### CONSEGNA 1
Per favore, riporta ogni riga dell'estratto più sotto che contiene la parola "separates".

### BLOCCO DI TESTO
<<<<
Pietro Giuliani, in questa ritrosia alla programmazione in tema successorio c’è qualcosa che somiglia alla timidezza con la quale gli italiani di avvicinano anche ai temi della protezione assicurativa o della previdenza complementare?
«In qualche modo sì. In fondo anche quando parliamo di rendite vitalizie c’è di mezzo un trasferimento di ricchezza, tra chi vive di meno, e paga, e chi vive di più, e prende. C’è di più. Noi latini abbiamo un senso della proprietà e della famiglia, che non è condiviso con queste modalità nell’Europa del Nord o negli Stati Uniti, per limitarci a un confronto con il mondo occidentale. E questo spiccato senso della proprietà e della famiglia a volte rende meno lucidi».
Il tema dell’eredità è influenzato anche dalle pretese del Fisco?
«Certamente. Ma in questo caso è necessario riconoscere che viviamo in una sorta di paradiso fiscale. Il 4% per gli eredi diretti è davvero poca cosa. Si consuma alla fine della vita una specie di contrappasso: tante tasse durante la vita, pochissima pressione fiscale nel momento della transizione. A vantaggio degli eredi, che finiscono per godere del patrimonio accumulato dalla generazione precedente».
Questo vantaggio degli eredi si trasforma in una opportunità di ulteriore patrimonializzazione o si esaurisce in una occasione di facile consumo?
«A dire la verità, almeno se parliamo di passaggio generazionale a livello di impresa, vedo una crescente inadeguatezza delle giovani generazioni a subentrare. E questo si concretizza – l’ho visto chiaramente negli ultimi 10-20 anni – in una tendenza ad avere poca voglia di fare il passaggio generazionale in azienda. Riscontro l’aumento di persone che pur in età avanzata non lasciano lo scettro alla famiglia. Non per egoismo eccessivo, ma per realismo. Se dovessi indicare una percentuale direi che solo il 5-10% delle imprese italiane possono contare su una nuova generazione pronta ad assumere la responsabilità della conduzione aziendale».
>>>>
### CONSEGNA 2
Nel blocco di testo qui sopra, quale aliquota fiscale viene citata per gli eredi diretti?

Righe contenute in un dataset
<<<<
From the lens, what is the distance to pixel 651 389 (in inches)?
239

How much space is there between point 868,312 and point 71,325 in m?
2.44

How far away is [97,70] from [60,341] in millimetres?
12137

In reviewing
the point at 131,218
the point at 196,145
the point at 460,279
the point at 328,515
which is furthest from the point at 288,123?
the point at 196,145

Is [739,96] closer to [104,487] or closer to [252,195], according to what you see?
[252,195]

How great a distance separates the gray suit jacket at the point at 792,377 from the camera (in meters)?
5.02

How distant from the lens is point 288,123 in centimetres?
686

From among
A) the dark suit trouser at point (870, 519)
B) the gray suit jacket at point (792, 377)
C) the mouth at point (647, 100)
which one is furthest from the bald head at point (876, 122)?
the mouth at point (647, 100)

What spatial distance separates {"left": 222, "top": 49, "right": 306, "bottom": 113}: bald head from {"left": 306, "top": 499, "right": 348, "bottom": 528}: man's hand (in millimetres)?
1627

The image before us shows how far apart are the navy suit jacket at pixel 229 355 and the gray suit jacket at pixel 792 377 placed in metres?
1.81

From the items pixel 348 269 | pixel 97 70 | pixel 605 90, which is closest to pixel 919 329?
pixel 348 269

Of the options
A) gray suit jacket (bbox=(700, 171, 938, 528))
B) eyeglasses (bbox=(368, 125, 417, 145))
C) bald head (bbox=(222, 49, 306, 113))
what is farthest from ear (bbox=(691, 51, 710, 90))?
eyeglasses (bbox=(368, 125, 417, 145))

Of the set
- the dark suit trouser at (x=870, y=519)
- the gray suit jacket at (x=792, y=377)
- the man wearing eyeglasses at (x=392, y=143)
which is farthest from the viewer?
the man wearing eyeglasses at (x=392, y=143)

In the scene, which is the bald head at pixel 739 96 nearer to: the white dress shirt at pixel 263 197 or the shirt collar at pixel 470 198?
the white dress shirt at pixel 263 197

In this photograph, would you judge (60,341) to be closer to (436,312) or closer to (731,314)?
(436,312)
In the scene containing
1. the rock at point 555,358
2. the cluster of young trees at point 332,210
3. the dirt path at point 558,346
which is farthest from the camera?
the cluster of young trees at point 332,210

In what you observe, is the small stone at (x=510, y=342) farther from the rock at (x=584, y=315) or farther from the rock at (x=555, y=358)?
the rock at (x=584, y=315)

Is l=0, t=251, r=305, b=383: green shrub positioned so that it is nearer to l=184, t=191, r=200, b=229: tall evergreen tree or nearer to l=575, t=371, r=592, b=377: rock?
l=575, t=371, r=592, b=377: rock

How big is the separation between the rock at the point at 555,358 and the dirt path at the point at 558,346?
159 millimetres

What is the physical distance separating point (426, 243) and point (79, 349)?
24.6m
>>>>
### RISPOSTA 1
How great a distance separates the gray suit jacket at the point at 792,377 from the camera (in meters)?
What spatial distance separates {"left": 222, "top": 49, "right": 306, "bottom": 113}: bald head from {"left": 306, "top": 499, "right": 348, "bottom": 528}: man's hand (in millimetres)?

### RISPOSTA 2
Il 4%.